Gold trading strategy and technical analysis – Gold fell for the second straight day on Wednesday, hit by technical selling and investors quitting the yellow metal a day after the Federal Reserve upgraded its U.S. economic outlook and presented few clues on further quantitative easing. Gold has made an 8-week low. The bullion is down around 9% since late February 2012 and it seems some funds are closing their bullish bets on Gold, fearing the Fed could be done with monetary easing after a string of improved data, including employment and retail sales. In fact, Gold has come down by almost $80 per ounce in last 3 days and has lost the premium which it enjoyed in anticipation of quantitative easing to stimulate the economy. The bullion has now wiped out the gains which it made since late January when the Fed said it would keep interest rates same for the next several years.
The current Gold selling occurring in the market is a liquidation of long positions. But this very well could become a sustained selling if the yellow metal doesn’t find some kind of support. But the strong U.S. dollar based on the stronger economic data and FOMC statement is not helping the case for Gold. Mostly Gold trades inversely to the U.S. dollar and a stronger dollar makes the Gold more expensive in other currencies and thus can hurt demand.

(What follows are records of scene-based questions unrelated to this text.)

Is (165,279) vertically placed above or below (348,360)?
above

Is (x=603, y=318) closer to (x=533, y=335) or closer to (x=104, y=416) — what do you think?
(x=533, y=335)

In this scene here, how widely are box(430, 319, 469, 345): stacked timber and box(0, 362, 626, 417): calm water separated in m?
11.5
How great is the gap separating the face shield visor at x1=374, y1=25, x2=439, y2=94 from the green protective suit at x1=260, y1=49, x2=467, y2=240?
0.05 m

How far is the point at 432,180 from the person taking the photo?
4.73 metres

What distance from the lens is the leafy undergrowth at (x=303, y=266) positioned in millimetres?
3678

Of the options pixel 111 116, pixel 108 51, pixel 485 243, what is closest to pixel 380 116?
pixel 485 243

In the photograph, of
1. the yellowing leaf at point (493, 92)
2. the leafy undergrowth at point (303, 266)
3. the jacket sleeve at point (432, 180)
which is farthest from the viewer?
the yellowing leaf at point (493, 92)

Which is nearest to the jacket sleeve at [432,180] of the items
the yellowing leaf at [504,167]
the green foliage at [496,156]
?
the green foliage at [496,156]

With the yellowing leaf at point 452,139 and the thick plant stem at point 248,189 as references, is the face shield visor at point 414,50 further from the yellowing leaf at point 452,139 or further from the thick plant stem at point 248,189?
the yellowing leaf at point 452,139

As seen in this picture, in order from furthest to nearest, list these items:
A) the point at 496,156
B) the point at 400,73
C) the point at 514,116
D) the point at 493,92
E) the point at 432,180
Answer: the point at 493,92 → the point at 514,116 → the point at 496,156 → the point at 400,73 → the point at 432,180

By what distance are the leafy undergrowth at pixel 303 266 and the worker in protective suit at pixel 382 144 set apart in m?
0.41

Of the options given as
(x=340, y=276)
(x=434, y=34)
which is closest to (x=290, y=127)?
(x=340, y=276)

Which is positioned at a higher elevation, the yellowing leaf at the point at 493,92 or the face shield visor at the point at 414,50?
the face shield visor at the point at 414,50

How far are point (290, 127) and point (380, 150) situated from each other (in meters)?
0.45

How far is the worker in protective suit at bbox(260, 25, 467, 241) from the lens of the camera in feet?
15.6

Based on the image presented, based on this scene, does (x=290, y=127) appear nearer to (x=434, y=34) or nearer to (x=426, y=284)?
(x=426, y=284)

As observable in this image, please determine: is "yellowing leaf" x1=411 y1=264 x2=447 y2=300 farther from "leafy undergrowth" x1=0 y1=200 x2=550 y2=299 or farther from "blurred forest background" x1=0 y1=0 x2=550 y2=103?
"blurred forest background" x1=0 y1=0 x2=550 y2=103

Technically, Gold has entered the negative territory as it has breached an all important 200-day moving average which is a key technical support. This strong support is crucial because a few days back it bounced from 200-day moving average and now to break it means real trouble times ahead. The immediate support is at around $1,625 area which was the January low. $1625 is also a 61.8% Fibonacci retracement of the move from low of December 2011 to the high of February 2012. If it breaks $1625 level which in most likely situation is certainty it might find the next support at the rising trend line at around $1550 to $1560. But if this powerful technical momentum along with no supportive news for Gold continues, it could take the price well below $1550 to test $1523 which is the low of December 2011.

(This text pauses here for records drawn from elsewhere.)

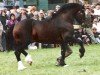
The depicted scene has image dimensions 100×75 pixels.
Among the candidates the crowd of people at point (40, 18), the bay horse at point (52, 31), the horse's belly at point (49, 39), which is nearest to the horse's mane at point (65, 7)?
the bay horse at point (52, 31)

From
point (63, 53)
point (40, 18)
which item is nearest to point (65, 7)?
point (63, 53)

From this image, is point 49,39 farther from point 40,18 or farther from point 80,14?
point 40,18

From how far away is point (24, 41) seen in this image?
1524cm

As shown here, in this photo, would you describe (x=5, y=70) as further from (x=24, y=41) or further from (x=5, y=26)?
(x=5, y=26)

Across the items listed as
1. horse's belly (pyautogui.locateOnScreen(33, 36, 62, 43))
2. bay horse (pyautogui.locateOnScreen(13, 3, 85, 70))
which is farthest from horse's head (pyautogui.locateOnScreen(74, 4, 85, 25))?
horse's belly (pyautogui.locateOnScreen(33, 36, 62, 43))

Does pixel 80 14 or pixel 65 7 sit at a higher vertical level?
pixel 65 7

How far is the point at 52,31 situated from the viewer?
1534cm

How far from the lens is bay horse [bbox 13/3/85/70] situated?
1519 cm

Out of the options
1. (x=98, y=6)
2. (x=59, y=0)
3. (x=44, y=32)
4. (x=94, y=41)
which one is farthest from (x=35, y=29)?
(x=59, y=0)

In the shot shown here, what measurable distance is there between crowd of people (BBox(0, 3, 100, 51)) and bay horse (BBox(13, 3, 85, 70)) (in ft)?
16.1

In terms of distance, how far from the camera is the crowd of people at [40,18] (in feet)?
72.9

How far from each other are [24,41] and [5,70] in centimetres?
119

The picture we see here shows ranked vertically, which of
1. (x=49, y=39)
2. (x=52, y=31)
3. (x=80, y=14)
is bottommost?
(x=49, y=39)

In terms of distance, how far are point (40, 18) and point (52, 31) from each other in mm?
7915
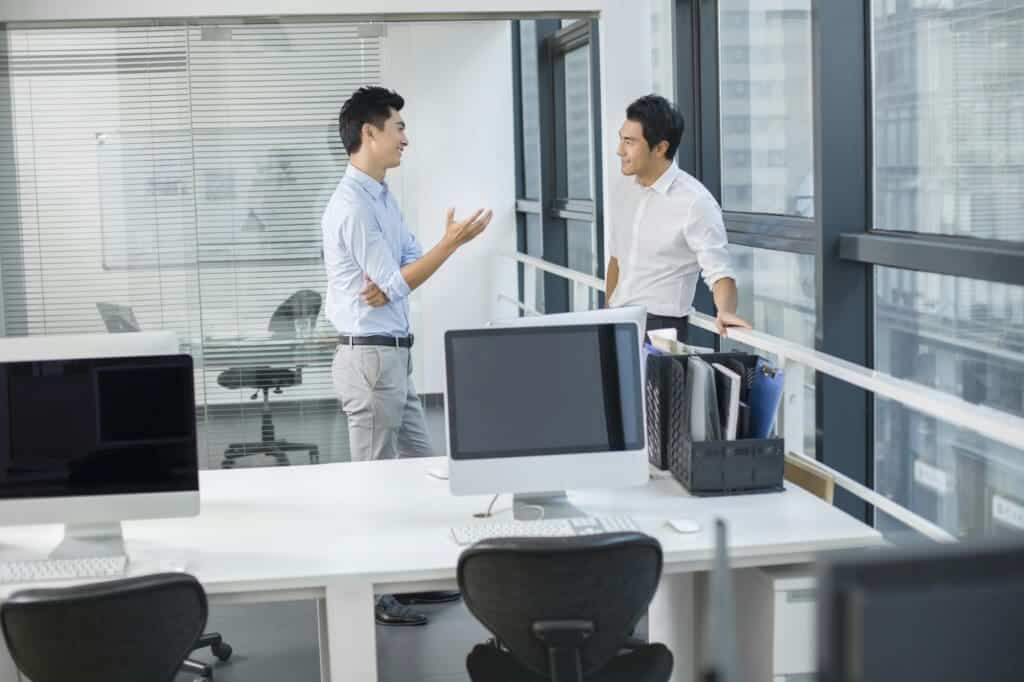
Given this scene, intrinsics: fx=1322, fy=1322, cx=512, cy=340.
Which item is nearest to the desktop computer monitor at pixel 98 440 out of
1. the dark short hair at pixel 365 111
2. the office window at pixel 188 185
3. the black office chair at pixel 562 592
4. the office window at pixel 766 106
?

This technical event could also turn out to be a ‘technical washout’ with low volume driven selling getting slowed by the weekend and favoring a buying on a pullback towards $1,625 to $1,600. The argument behind this is the persisting European debt problem which is not getting resolved any time sooner will provide the support to the declining bullion prices. Investors are treating Gold as a hedge in this inflation type of policy.